Just after a bit of advice really, my partner and i have 2 children together and i have 3 from previous marriage,

I have just gone back to work doing nights (1 one wk and 2 the other) our youngest is 3 months old. My partner and i are always arguing about the amount he drinks ( he drinks every night either 2 bottles of red wine or up to 10 cans of larger) which i dont like especially when i am at work. One of our neighbours always seems to come up when i am not here, she drinks too, i questiopned him about her always coming up when im at work and we ended up arguing, i dont like him having her up here and he cant see why i am annoyed. Am I being stupid or am i right to feel like this? Also she will give him beers if he runs out but he will hide it from me and denie she gave him any im not stupid lol i know how many cans r in the house before i go to work or bed.

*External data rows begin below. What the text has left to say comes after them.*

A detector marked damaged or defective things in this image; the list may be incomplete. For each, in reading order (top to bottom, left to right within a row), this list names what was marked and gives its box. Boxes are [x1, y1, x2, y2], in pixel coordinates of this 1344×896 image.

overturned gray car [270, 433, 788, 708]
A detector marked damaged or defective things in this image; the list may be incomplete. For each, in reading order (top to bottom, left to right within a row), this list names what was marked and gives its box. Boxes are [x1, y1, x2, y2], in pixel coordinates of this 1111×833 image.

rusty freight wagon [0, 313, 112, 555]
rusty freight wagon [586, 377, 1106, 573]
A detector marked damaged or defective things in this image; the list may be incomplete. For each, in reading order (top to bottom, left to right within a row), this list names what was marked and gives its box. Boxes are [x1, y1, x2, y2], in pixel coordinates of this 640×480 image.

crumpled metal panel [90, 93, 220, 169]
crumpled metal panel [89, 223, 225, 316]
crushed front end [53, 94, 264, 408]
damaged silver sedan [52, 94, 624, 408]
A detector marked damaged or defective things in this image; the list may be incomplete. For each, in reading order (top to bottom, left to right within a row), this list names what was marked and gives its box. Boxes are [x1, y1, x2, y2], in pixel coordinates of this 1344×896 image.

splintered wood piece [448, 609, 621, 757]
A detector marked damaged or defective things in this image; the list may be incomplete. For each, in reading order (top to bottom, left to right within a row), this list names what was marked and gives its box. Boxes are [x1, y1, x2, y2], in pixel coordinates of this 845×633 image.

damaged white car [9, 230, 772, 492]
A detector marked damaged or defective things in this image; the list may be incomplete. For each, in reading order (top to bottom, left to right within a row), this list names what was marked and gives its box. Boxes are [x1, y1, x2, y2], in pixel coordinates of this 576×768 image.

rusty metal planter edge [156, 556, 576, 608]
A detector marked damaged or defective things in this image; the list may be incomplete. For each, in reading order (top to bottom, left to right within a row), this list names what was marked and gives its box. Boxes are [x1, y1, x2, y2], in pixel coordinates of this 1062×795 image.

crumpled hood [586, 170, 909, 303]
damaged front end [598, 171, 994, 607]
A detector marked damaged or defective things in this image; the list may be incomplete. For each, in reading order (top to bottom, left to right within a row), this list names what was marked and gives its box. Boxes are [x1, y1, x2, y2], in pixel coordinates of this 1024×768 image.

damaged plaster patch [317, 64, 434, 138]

Anyway some advice wouold be great

thanks

lisa

Replies

  • hi thanks for your reply.

    He moved out a few months ago because i told him it was us or the drink and he moved out!! but i told him if he gets help he can move back in and he told me he promises to cut down and stupidly i let him move back in and he didnt drink to start with then its gone back to how it was before.

    he doesnt think he has a problem because he doenst drink during the day!!! but that just proves he has a problem and doesnt want to admit it.

    if he carrys on drinking i will have to give up work because i cant trust him with the kids!!

    ive just got to the point where i think, if he wants to drink himself to death then he can, cause i dont know what else i can do


    lisa
  • bless you. you sound like you need some help and your oh deff does! 10 cans a night! that is loads. my oh likes a drink and will have 1 or 2, but thats it. you have to make him see he cant do this when he's got the kids, what if something happened? he wouldnt be able to drive them anywhere! what about this woman?? if it were me i'd say if he likes drinking with her that much he could go live with her!!! leave you and your kids lives in peace (easier said than done!). i hope it works out for you.
  • I would tell him to leave again and not to come back untill he is soba, 100% soba as it sounds like he has a problem. If he won't clean up his act then to me that sounds like the drink is more important. You need to get across to him that it is dangerous for him to have that much to drink when incharge of the children. I agree with Jinxy write him a letter if he won't listen. And stick to your gunns. As for that other women I don't know what to suggest. My Oh likes a drink in the evening but no more them one or two.
    Sorry if that sounds harsh. Hope all improves soon for your sake and the childrens.
    Take care
    X X X
  • hi thanks for the replies.

    we are not married, thank god to be quite honest!! my divorce came through today yippee lol. we were getting married in jan but ive told him we cant afford to but to be honest i dont want to get married at the mo, especially with his drinking. he has drunk like this sice ive known him which is about 6 yrs weve been together 4yrs nxt month.i know u probably thinking why did i get together with him lol suppose u cant help who u fall in love with.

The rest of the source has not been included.